Source document »
════════════════
Visual Knowledge Validation: Using this step, researchers answered the questions posed in the previous step. For object-level questions, an open-set object detector is employed to ascertain object existence and count. Attribute-level questions are addressed using a pre-trained Visual Question Answering (VQA) model.

Visual Claim Generation: The responses to the questions are organized into visual claims, which are structured into a visual knowledge base. This knowledge base comprises object-level claims, providing information about object counts, and attribute-level claims, incorporating specific attributes of objects. These claims serve to mitigate hallucinations effectively.

Hallucination Correction: Informed by the visual claims, an LLM acts as a corrector, rectifying hallucinations in the generated responses. The LLM incorporates the visual knowledge base and original responses into a prompt and then proceeds to refine the responses. This refinement is performed with the inclusion of bounding boxes to enhance interpretability and facilitate correspondence between the entities mentioned in the responses and object instances in the image.

Experiments and results

Datasets: Researchers evaluated multiple tasks in MLLMs using several datasets with the Woodpecker method. They employed the Polling-based Object Probing Evaluation (POPE) dataset to evaluate hallucinations, the multi-model ensemble (MME) dataset to evaluate perception and cognition ability tasks, and the large language and vision assistant (LLaVA)-QA90 dataset to evaluate detailedness in MLLMs.
════════════════
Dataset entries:

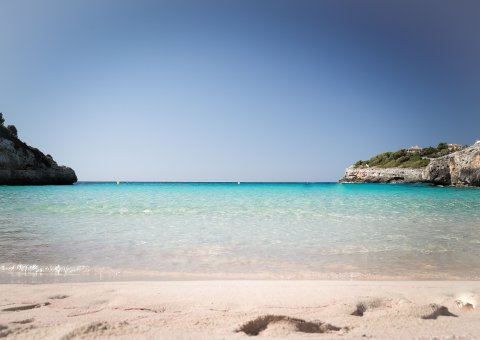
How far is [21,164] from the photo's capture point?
203 ft

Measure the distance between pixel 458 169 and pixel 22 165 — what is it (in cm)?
8381

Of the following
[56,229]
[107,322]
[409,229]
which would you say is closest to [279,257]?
[107,322]

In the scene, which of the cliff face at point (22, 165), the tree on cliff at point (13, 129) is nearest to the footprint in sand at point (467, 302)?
the cliff face at point (22, 165)

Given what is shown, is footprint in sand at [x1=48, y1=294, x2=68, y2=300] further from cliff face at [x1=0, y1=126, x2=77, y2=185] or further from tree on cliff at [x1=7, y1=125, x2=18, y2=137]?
tree on cliff at [x1=7, y1=125, x2=18, y2=137]

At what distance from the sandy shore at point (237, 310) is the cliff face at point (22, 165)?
6993 centimetres

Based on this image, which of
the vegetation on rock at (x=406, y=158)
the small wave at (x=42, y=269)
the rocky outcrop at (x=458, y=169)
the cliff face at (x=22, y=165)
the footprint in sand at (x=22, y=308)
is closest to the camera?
the footprint in sand at (x=22, y=308)

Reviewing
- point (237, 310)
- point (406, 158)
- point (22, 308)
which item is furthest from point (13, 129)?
point (406, 158)

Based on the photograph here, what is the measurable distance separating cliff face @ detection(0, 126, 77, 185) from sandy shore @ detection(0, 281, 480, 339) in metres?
69.9

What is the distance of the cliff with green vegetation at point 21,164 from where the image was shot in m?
59.1

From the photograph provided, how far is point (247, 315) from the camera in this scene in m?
2.77

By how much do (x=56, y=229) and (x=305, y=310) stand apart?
864 centimetres

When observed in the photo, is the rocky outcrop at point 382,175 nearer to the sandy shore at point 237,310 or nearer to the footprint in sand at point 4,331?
the sandy shore at point 237,310

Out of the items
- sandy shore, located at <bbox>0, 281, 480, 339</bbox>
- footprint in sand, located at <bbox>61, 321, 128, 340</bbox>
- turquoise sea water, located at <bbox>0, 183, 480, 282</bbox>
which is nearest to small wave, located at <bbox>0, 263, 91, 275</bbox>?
turquoise sea water, located at <bbox>0, 183, 480, 282</bbox>

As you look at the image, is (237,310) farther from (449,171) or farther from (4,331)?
(449,171)
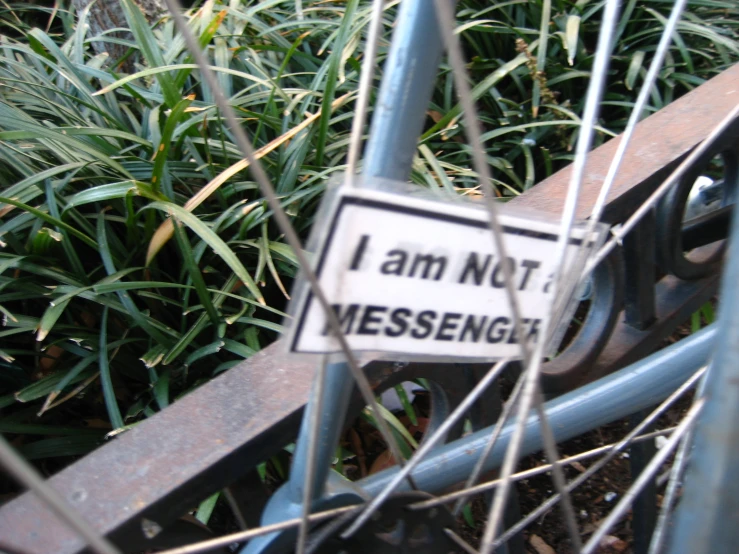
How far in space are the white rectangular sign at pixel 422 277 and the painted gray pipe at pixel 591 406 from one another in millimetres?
243

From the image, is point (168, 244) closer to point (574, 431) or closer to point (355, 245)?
point (574, 431)

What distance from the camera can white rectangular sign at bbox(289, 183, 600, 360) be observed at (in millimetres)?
335

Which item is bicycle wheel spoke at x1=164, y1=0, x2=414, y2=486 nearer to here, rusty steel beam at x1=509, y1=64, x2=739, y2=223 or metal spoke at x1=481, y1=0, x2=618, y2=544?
metal spoke at x1=481, y1=0, x2=618, y2=544

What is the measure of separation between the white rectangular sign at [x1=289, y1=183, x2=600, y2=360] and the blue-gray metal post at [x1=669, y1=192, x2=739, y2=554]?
0.39ft

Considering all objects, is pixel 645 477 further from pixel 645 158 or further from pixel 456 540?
pixel 645 158

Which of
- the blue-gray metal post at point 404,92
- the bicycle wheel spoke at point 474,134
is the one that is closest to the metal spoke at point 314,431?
the blue-gray metal post at point 404,92

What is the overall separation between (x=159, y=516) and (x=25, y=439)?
2.30ft

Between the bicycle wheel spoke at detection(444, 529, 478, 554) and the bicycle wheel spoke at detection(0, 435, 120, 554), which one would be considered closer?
the bicycle wheel spoke at detection(0, 435, 120, 554)

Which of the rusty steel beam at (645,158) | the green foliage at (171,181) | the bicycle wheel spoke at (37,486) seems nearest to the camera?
the bicycle wheel spoke at (37,486)

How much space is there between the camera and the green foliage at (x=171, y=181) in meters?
1.04

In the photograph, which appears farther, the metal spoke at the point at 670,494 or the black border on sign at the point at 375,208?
the metal spoke at the point at 670,494

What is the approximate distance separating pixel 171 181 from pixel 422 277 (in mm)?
960

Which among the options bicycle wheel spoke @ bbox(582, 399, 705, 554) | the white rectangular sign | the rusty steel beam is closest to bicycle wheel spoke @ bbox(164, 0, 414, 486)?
the white rectangular sign

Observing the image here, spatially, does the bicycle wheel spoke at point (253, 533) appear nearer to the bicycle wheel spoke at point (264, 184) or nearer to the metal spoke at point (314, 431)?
the metal spoke at point (314, 431)
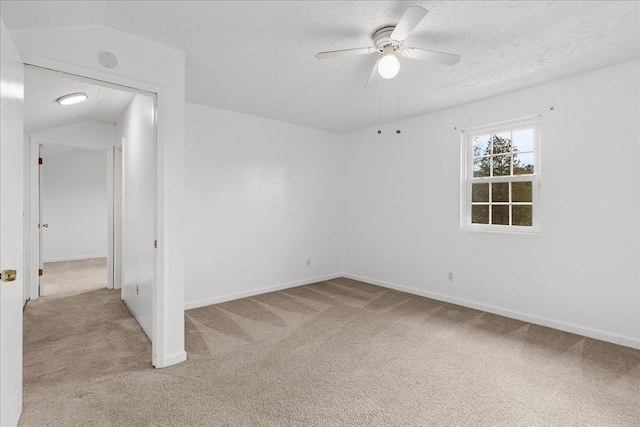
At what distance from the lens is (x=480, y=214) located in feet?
12.7

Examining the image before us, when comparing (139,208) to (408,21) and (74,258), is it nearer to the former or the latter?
(408,21)

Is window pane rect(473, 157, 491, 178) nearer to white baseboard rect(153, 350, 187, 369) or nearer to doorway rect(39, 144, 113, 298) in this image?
white baseboard rect(153, 350, 187, 369)

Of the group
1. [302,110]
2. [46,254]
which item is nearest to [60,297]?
[46,254]

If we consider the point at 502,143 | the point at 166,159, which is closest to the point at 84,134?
the point at 166,159

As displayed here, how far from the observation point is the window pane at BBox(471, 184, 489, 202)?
3829 millimetres

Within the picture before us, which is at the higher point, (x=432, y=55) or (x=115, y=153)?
(x=432, y=55)

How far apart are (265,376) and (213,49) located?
2558 mm

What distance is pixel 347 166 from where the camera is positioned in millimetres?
5477

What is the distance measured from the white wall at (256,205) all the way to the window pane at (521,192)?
268 cm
════════════════
Aim of the exercise »
Continue the passage above about the Woodpecker hallucination-correction method, picking up after its last sentence.

Answer below »
Sampling and Evaluation: For each set, 50 images are sampled, with six questions created for each image. The ratio of positive to negative samples is balanced at 50 percent each. The evaluation primarily focuses on object-level hallucinations, specifically regarding the existence aspect. MLLMs are prompted to answer whether an object exists in the image, leading to evaluation metrics including precision, recall, accuracy, and f1-score.

Implementation Details: The Woodpecker correction method is applied to the baseline models, which follow a "vision encoder-interface-language model" architecture.  This framework involves three pre-trained models, including Generative Pre-Trained (GPT)-3.5-turbo, self-distillation with no labels (DINO), and the Flan T5-based model (BLIP-2-FlanT5XXL). Researchers introduced two measures to handle "yes-or-no" questions and feed the questions to the LLM during the correction process.

Results: The results on the POPE dataset reveal that Woodpecker effectively corrects object-level hallucinations in MLLM responses. It achieves significant improvements in accuracy over various baselines in the adversarial setting. In the case of the MME dataset, the Woodpecker method effectively addresses both object-level and attribute-level hallucinations. It significantly enhances scores, particularly in count-related queries. Finally, in the case of LLaVA-QA90, the Woodpecker method consistently outperforms baseline MLLMs in terms of accuracy and detailedness when handling description-type queries.

Analysis of Framework Modules: The study analyzed the contributions of the open-set detector and the VQA model in mitigating hallucinations. It finds that the detector plays a crucial role in addressing object-level hallucinations, while the VQA model effectively provides attribute information. The full model combines the advantages of both and achieves the best results.

Analysis of Correction Performance: The correction method exhibits an accuracy rate of 79.2 percent and maintains relatively low omission and mis-correction rates. This indicates the method's ability to cover most cases without overconfidence.

Conclusion

In summary, researchers introduced a pioneering, training-free framework to rectify hallucinations in MLLMs. This approach integrates various off-the-shelf models for easy integration with diverse MLLMs. Extensive experiments across three benchmarks, including GPT-4V for direct assessment, demonstrate its effectiveness. The current study aims to inspire innovative solutions for hallucination issues in MLLMs.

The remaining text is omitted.